Art of Photographing at Olympics and Zero-G

Here are links to some interesting articles on professional photography.

The Inside Story of How Olympic Photographers Get Such Stunning Images article tells how the AP and Getty Images, two of the biggest photo agencies on the scene, get their incredible photos from the Olympics to the United States. Digital photography has completely changed the way the Olympics are shot: It is possible that in less than three minutes after a major sports event the processed photo is available on servers all over the world. It’s really important to get images out almost as quickly as you would see them on TV. Read the article to learn about technologies and processes they use. The key technologies are Canon and Nikon cameras that shoot high quality JPEGs that are transported from camera to editing office through Ethernet cable.

Another photography related article is All of Art & Science Has Culminated in Kate Upton’s Zero-G Bikini Shoot, that tells that Sports Illustrated had idea to shoot supermodel Kate Upton in Zero Gravity Corporation flight to model new bikini for Sports Illustrated Swimsuit 2014 issue.┬áScience and art of photography meets as ZERO-G passengers experience weightlessness as pilots flying the company’s modified Boeing 727 fly in parabolic arcs. There are videos on photo shoot available at All of Art & Science Has Culminated in Kate Upton’s Zero-G Bikini Shoot and Kate Upton Goes Zero-G for Sports Illustrated’s 2014 Swimsuit Issue articles. Upton isn’t the only celebrity to fly in ZERO-G’s unique brand of weightlessness: Check also Fun in Zero-G: Weightless Photos from Earth and Space gallery for more zero gravity shots.

 

 

 

 

3 Comments

  1. Tomi Engdahl says:

    The Future of Sports Photography: Drones
    They’re already at the Olympics. Soon, they’ll be at the football stadium.
    http://www.theatlantic.com/technology/archive/2014/02/the-future-of-sports-photography-drones/283896/

    Drones are being used to film ski and snowboarding events at the Winter Olympics in Sochi, as you may have noticed. But the use of unmanned aerial vehicles for sports photography is far from a passing gimmick. In fact, you should expect more and more athletic events to be filmed by drone.

    Reply
  2. Tomi Engdahl says:

    Sochi Drones Are Shooting the Olympics, Not Terrorists
    http://tech.slashdot.org/story/14/02/21/0334242/sochi-drones-are-shooting-the-olympics-not-terrorists

    “Rachel Feltman reports that drones are being used to film ski and snowboarding events at the Winter Olympics in Sochi”

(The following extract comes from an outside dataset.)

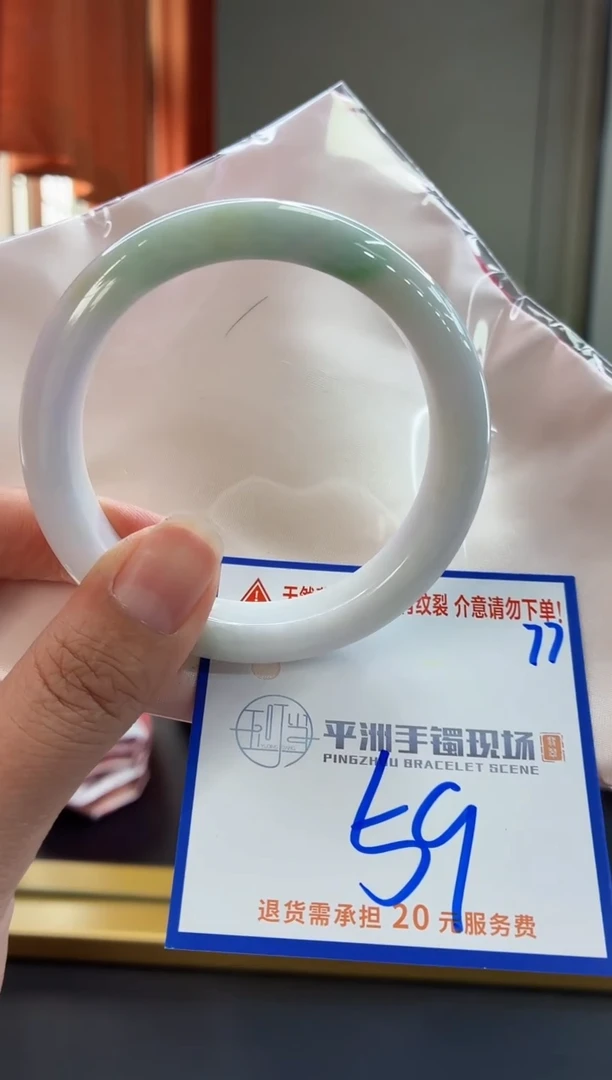 未镶嵌手镯翡翠111111111111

    Sochi drone shooting Olympic TV, not terrorists
    http://news.yahoo.com/sochi-drone-shooting-olympic-tv-not-terrorists-152517775.html

    That drone you might have spotted hovering and zipping around the Sochi Olympic slopes isn’t searching for terrorists or protesters hiding behind the fir trees.

    It’s being used to transmit live video of snowboard and ski jump competitions to a screen near you.

    Q: Why use a drone to film Olympic events?

    A: “We can go really, really close. And we are really quiet, so nobody is distracted,” said pilot and cameraman Remo Masina, who has used drones to film skiers in Switzerland for commercials.

    And it’s cheaper than a camera crew on a helicopter.

    Q: Couldn’t a drone crash onto the crowd?

    A: It could, but so could a much heavier helicopter.

    Masina said chances of drone crashes are close to zero when a drone is handled by an experienced pilot, because the drones are programmed to return to base at the slightest problem

    Q: Could hackers divert a drone?

    A: It’s possible.
    But since the video drones are not armed, there’s a limit to the damage a hacker could do with them.

    Q: Are drones legal to fly?

    A: Local laws vary widely in terms of who can fly drones, where and for what purpose. Many countries impose restrictions for reasons of security and privacy, and so they won’t interfere with airplanes.

    The Future of Sports Photography: Drones
    They’re already at the Olympics. Soon, they’ll be at the football stadium.
    http://www.theatlantic.com/technology/archive/2014/02/the-future-of-sports-photography-drones/283896/

    Drones are being used to film ski and snowboarding events at the Winter Olympics in Sochi, as you may have noticed. But the use of unmanned aerial vehicles for sports photography is far from a passing gimmick. In fact, you should expect more and more athletic events to be filmed by drone.

    The drones are quieter and cheaper than a manned helicopter (though they can still cost up to $40,000), he told the Associated Press, and they allow the filmmaker to get much closer to his subject.

    Drones are also more flexible than cable-suspended camera systems, which are also present at the Winter Olympics.